Bad Blood - By John Sandford Page 0,93

couldn’t get here in less than a couple hours and probably not less than four or five. I say we order up some pizza and beer, see if we can get a decent movie. . . . Clay’s got a Blu-ray.”

“Party on,” Jenkins said. “Goddamn, I like this kind of detectin’. You detect good, Flowers.”

THEY GOT the pizza and beer and soda and a Bruce Willis Die Hard movie about a computer genius; and Holley got a couple of the cooperating neighbors over, and it was a little like an old-fashioned Christmas.

While that was going on, Virgil took Shrake and Jenkins in the back bedroom and they sat on a bed with a bowl of chips and Virgil said, “If they come, and if they say or do something that we can pop them for, we’re going to go straight at them. Read them their rights, but roll right through that, threats, whatever it takes. If they ask for an attorney, we’ll tell them that we’re taking them up to Ramsey County, and they’ll get an attorney there. We ask no more questions, but we talk among ourselves, you know . . .”

“We know . . .”

“Right at the beginning, even before reading the rights, we break them apart. We’ve got two bedrooms, the kitchen and living room, the car, however many there are, we isolate them. I’ll come and talk to each of them, in turn. I’m looking for one good solid piece of information—”

“What?” Jenkins asked.

“I don’t know, but I’ll know it when I hear it,” Virgil said. “I’m looking for something I can use in a search warrant. If I get it, I’m going to take off, and you’ll be on your own for moving these people up north. I haven’t talked to the sheriff here, but we could probably get a car if we needed it.”

“We can work that out,” Jenkins said.

“I know it’s all sort of ramshackle, but I’m in a big hurry, and this is what I’ve got,” Virgil said.

TWO HOURS WENT BY, and they moved the cars around the block, scattering them. Jenkins and Virgil stayed in the house with Gordon, while Dennis Brown went to the house on one side of Holley’s, Shrake and Schickel to the house on the other side, and Holley went down to his girlfriend’s place. Everybody would be watching the street, linked with cell phones and radios.

Gordon started cleaning up after the party, and Jenkins set up a half-dozen wireless microphones, with recording equipment under the bed.

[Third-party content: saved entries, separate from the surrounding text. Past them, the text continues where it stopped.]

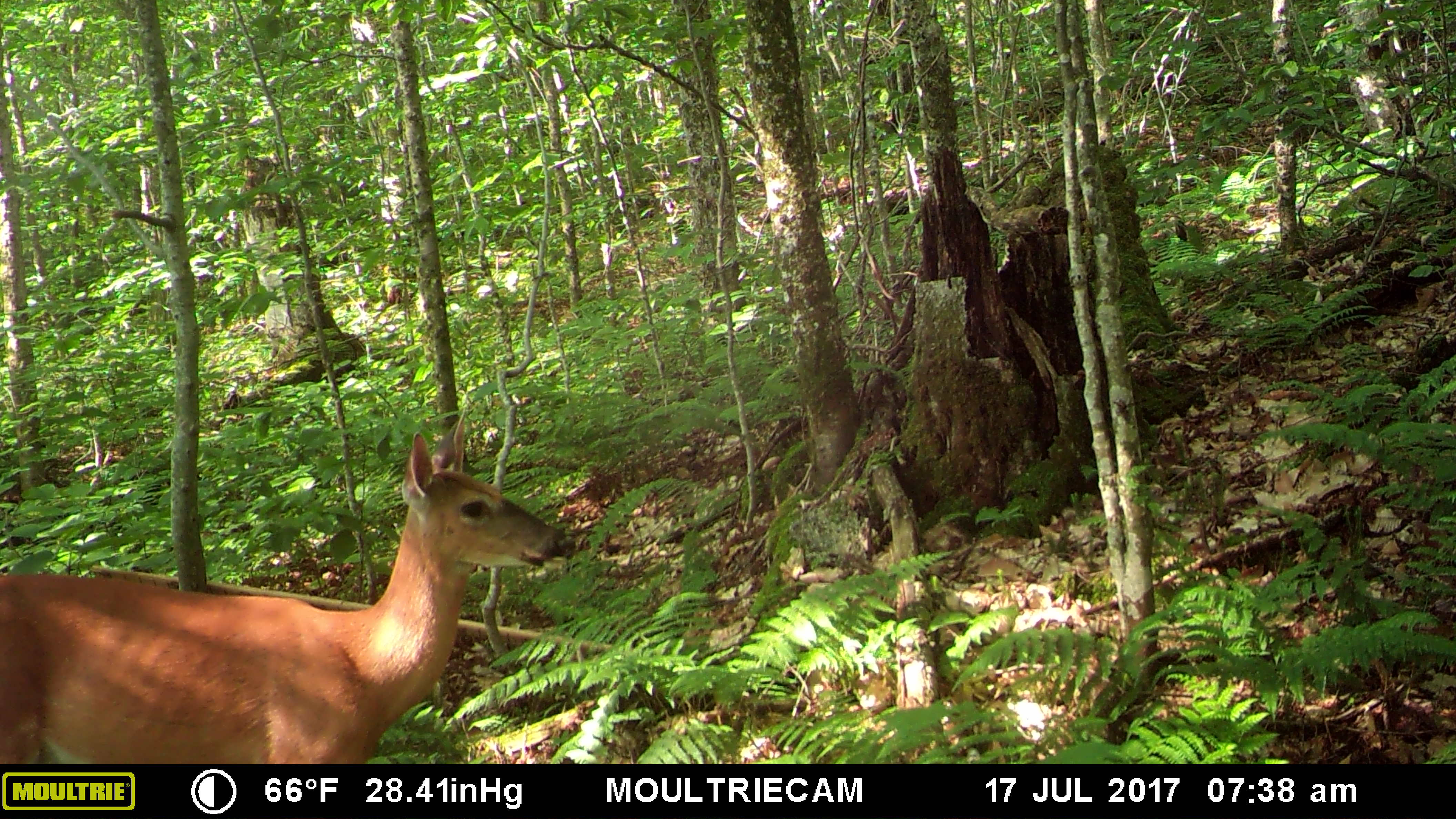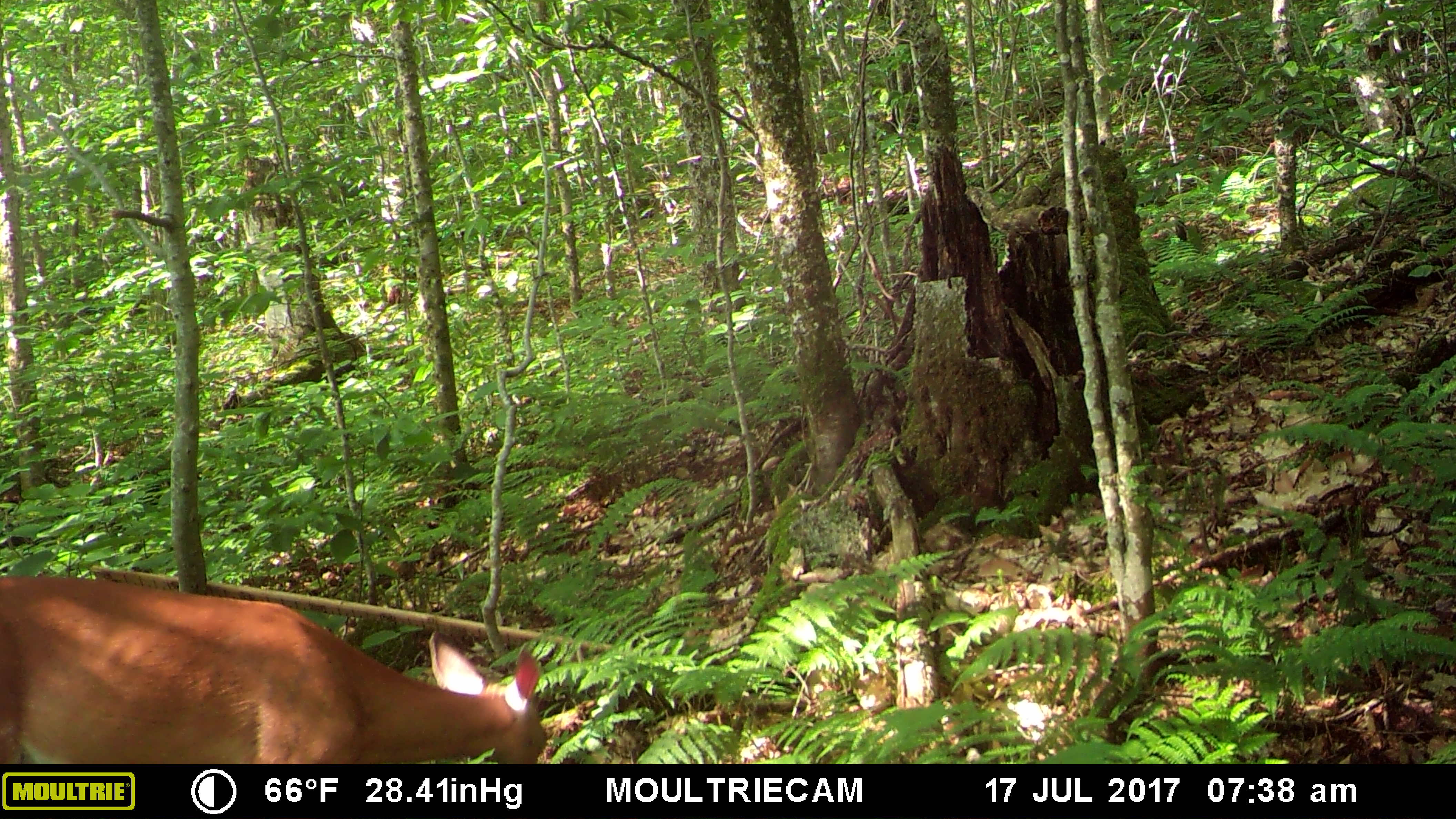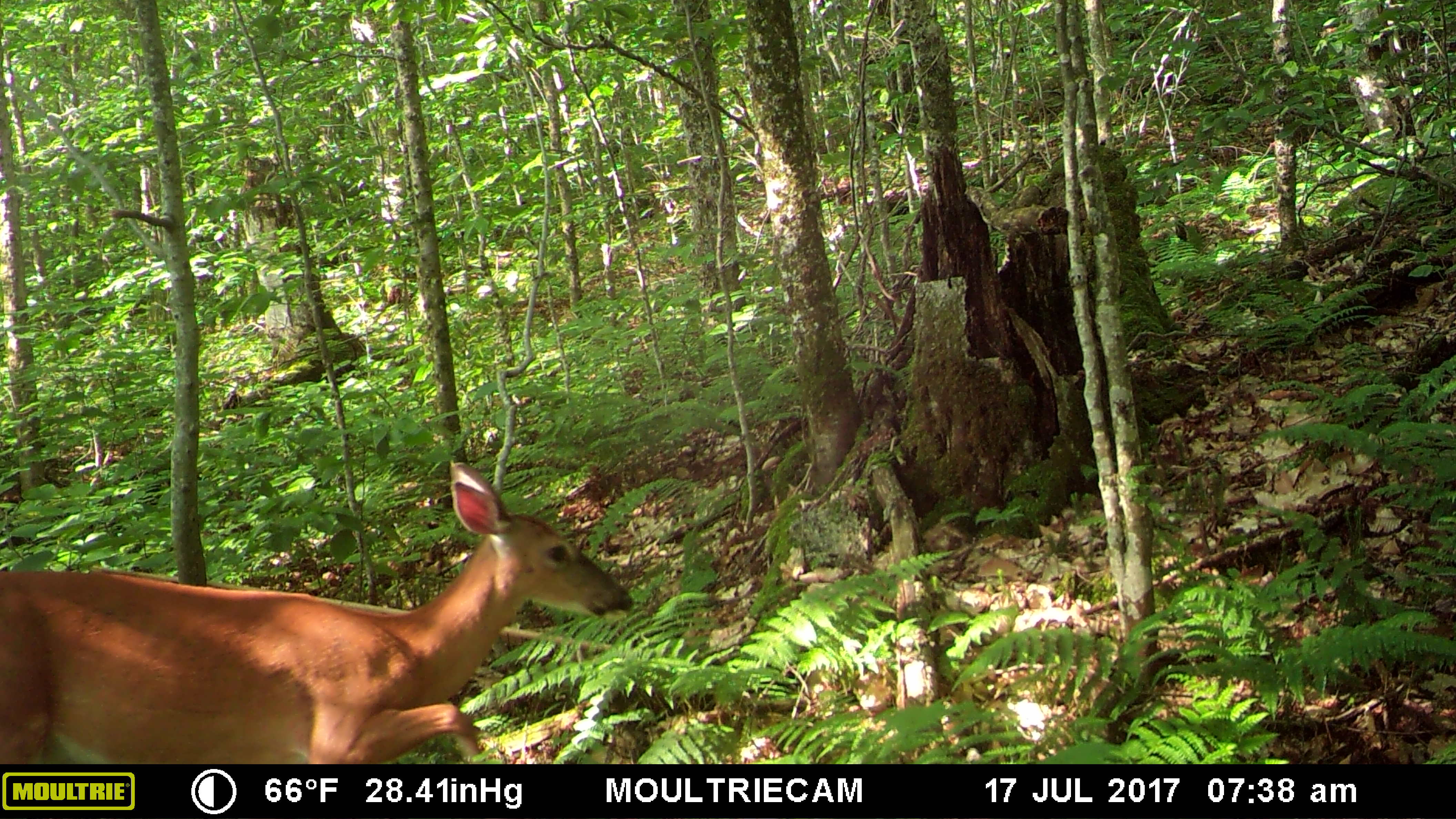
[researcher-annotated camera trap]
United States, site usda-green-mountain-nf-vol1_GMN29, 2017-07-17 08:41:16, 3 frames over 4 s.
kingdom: Animalia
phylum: Chordata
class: Mammalia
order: Artiodactyla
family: Cervidae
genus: Odocoileus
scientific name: Odocoileus virginianus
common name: white-tailed deer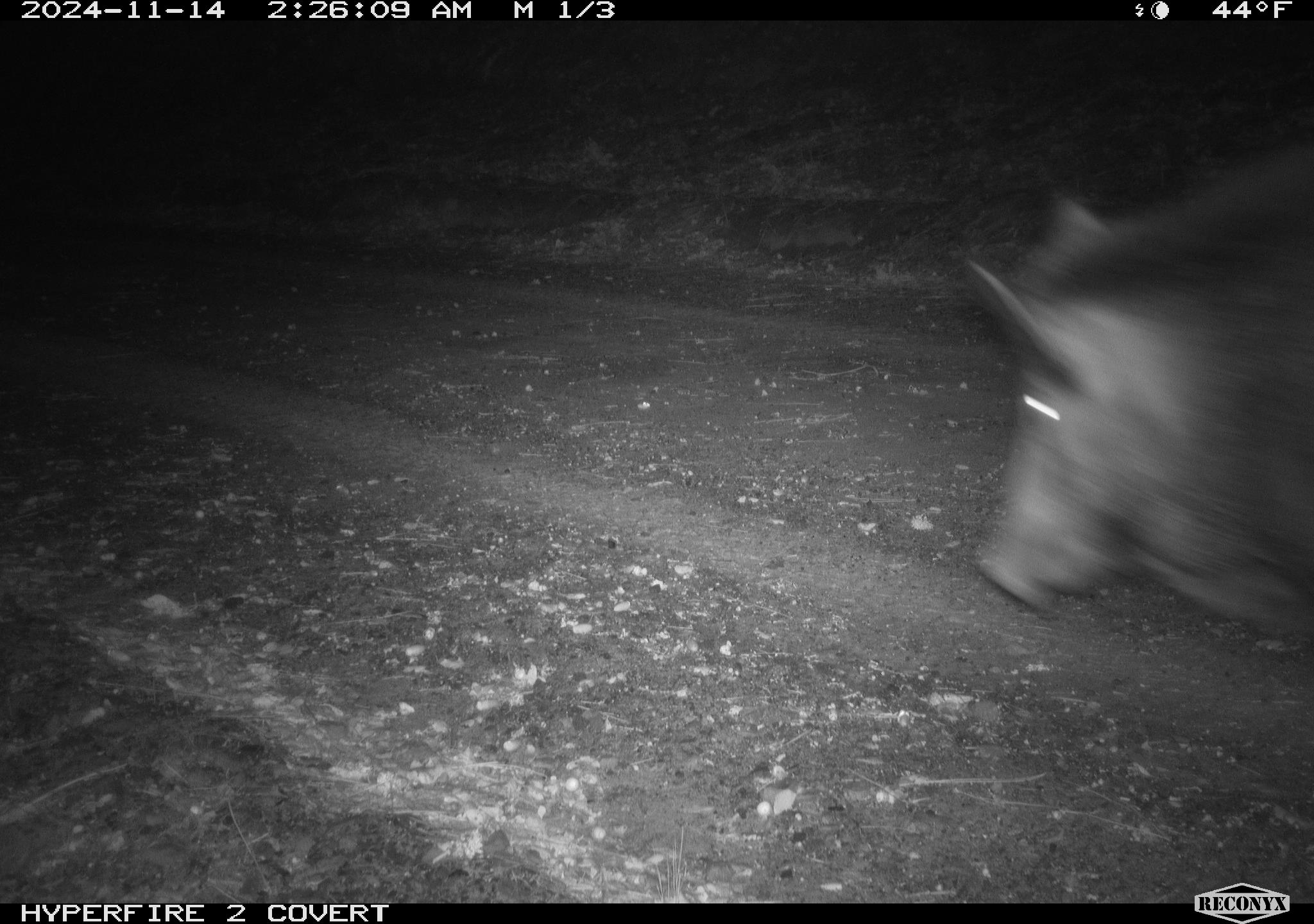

Virgil, Jenkins, and Shrake would have headphones to monitor the talk, although Shrake’s wouldn’t work until he was just outside the house.

AND THEY WAITED, watching TV.

They asked one question, two hundred times. “Do you think they looked up the phone number?”

Virgil found it hard to believe that they’d be too stupid to do that; that somebody wouldn’t do it.

“Our big problem is gonna be if they come hat in hand, are polite, say their piece, and leave,” Virgil said. “Even if there are some little threats buried in there . . . you know, ‘We’d sure be unhappy, Miz Lucy, to hear you were telling lies about us.’ If they go that way, we’ve got nothing.”

They got past three hours, and past four hours, but they didn’t get past five hours.

18

They came in a crew-cab pickup, three of them. The first word came from an elderly couple who lived at the end of the block, an excited woman on her cell to Virgil: “Big pickup, not from town, turning the corner like they’re lost, looking at house numbers.”

Virgil clocked his radio: “Incoming,” he said.

“We got them,” Dennis Brown said. “The guy in the driver’s seat is Emmett Einstadt Junior. They call him ‘Junior.’ There are two more, I think, but I can’t see who they are. Could be one in the back—that’d make four.”

The big Chevy crew cab stopped in front of Holley’s house, and a minute later three men climbed out, awkwardly, a little stiff from the ride, and regrouped on the sidewalk.

Jenkins hurried across the house and down the stairs into the basement, while Virgil crouched in the front bedroom, looking out through a hole in a venetian blind. Gordon stood behind him, in the doorway, twisting her hands nervously. They had wrapped a woman’s bulletproof vest around her, and covered it with a thick quilted housecoat. She still looked a little porky, but with her round face and fleshy hands, not unconvincing.